What was the point of this post, again?

Burnout. Riiiiight.

A lot of people recommend freewriting as a solution to writing burnout. Let your mind wander and pen roam free, they say, from that other side of the fence where the grass is just oh-so-green.

But get this and make no mistake about it: I’m a perfectionist, and freewriting stresses me out.

I want things to be good. I especially want things I make to be good. I want to make things so good that even though I think they suck people come up to me on the street and tell me that they were profoundly impacted by something I wrote.

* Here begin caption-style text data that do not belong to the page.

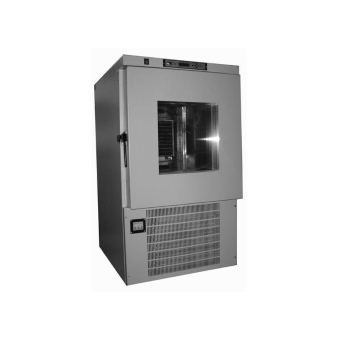 Морозильник МШ-24к5 (для 24-х образцов бетона 100х100х100мм)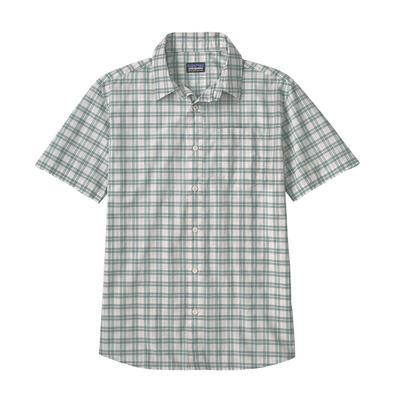 Patagonia Fezzman Shirt - Regular Fit Men's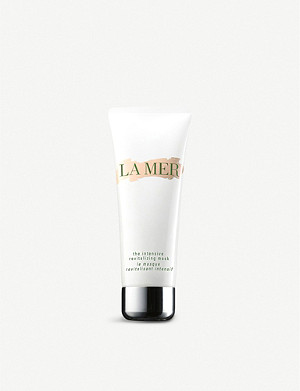 CREME DE LA MER Intensive revitalizing mask 75ml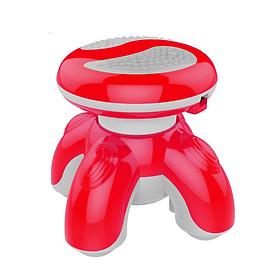 Máy Massage Mini Cầm Tay XF68 – Máy Massage Cầm Tay 3 Đầu – Máy Massage Mini Chân Tròn (Màu Ngẫu Nhiên)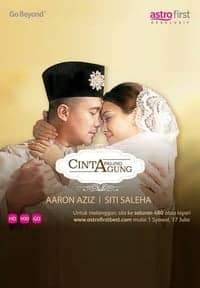 Nonton Film Cinta Paling Agung (2015) Subtitle Indonesia Streaming Movie Download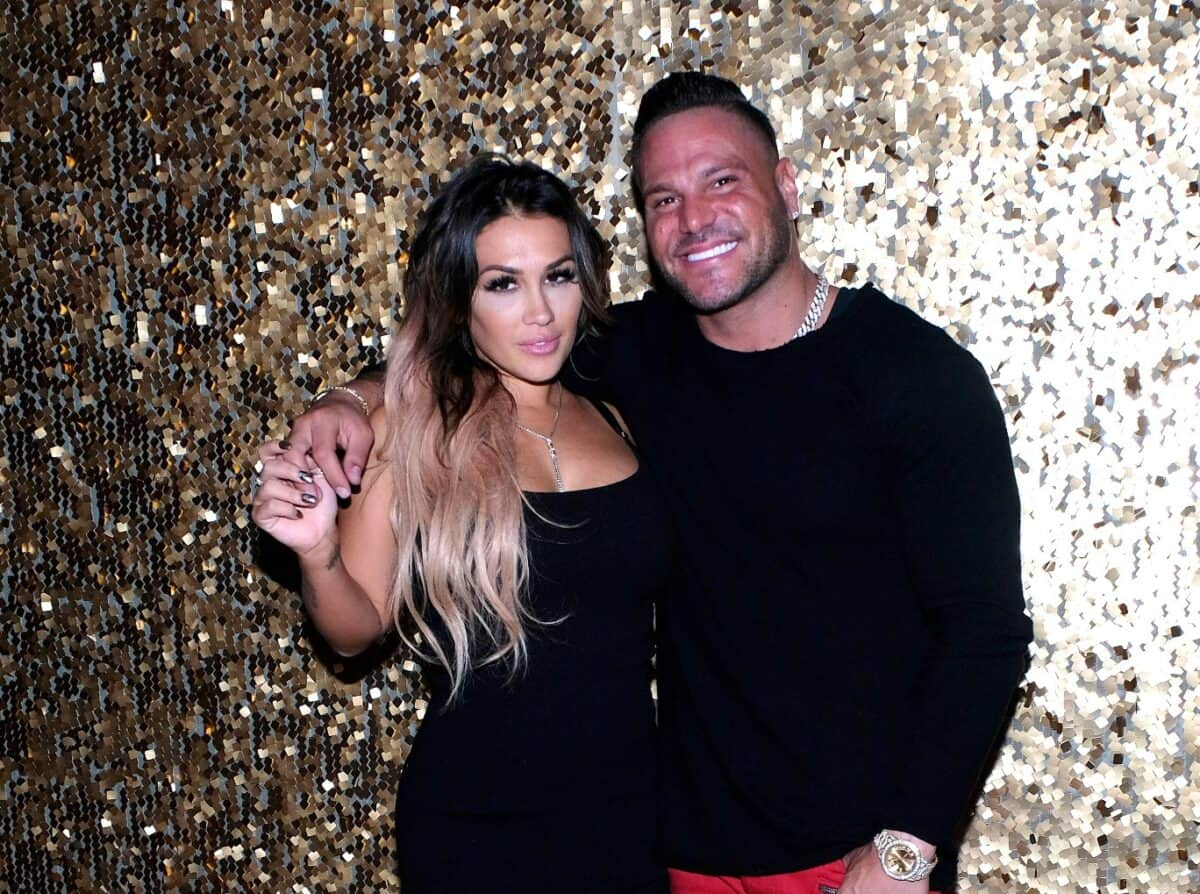 Jersey Shore's Ronnie Ortiz-Magro Arrested for Alleged Kidnapping, Domestic Violence Against Girlfriend Jen Harley as She Accuses Him of Using Drugs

I know that’s not the point of freewriting, but in all honesty, it’s not something that just going to put a whole lot back into the tank. I have an extensive back catalog of ideas that are just begging to be written, and it feels like a betrayal to put them on the shelf for that much longer, just to work on something that shouldn’t ever amount to anything.

Apparently, there’s a third problem, one that I’m only just now realizing as I write this piece: tonal inconsistency. I’m sure what exactly I was doing at the start of this piece, but I’m pretty sure that what I’m writing now is quite different in tone.

Sure, there’s a steady sense of resignation that pervades the piece, but now I’m not taking myself or the blog nearly as seriously as I probably ought to.


Conclusion, written the morning of the 28th.

Upon reflection, I’ve realized that there’s a great irony to this piece. I remember a time when I first started writing seriously and squeaking out 100 words made me feel like my soul was going to explode. There was one day where I wrote 250 words and felt like I had elevated to a new plane of existence. There’s no feeling quite like having a day so productive that it breaks your model of what a productive day looks like.

So how do I, you, or anyone improve at this?

It’s hard to say on one side, and easy on the other.

I can write this blog, which is 1000 words 5 times a week because I participated in National Novel Writing Month, which required 1667 words 7 times a week for 30 days. While I did burn myself out at times during that stretch, I also had days where I wrote more than 2000 words, with my all-time high of 2502 words coming on the 26th day of the challenge.

It requires patience, something I’m increasingly realizing I need to develop. The best way to grow in my ability to write is to write often, and stretch myself just a bit beyond the comfortable.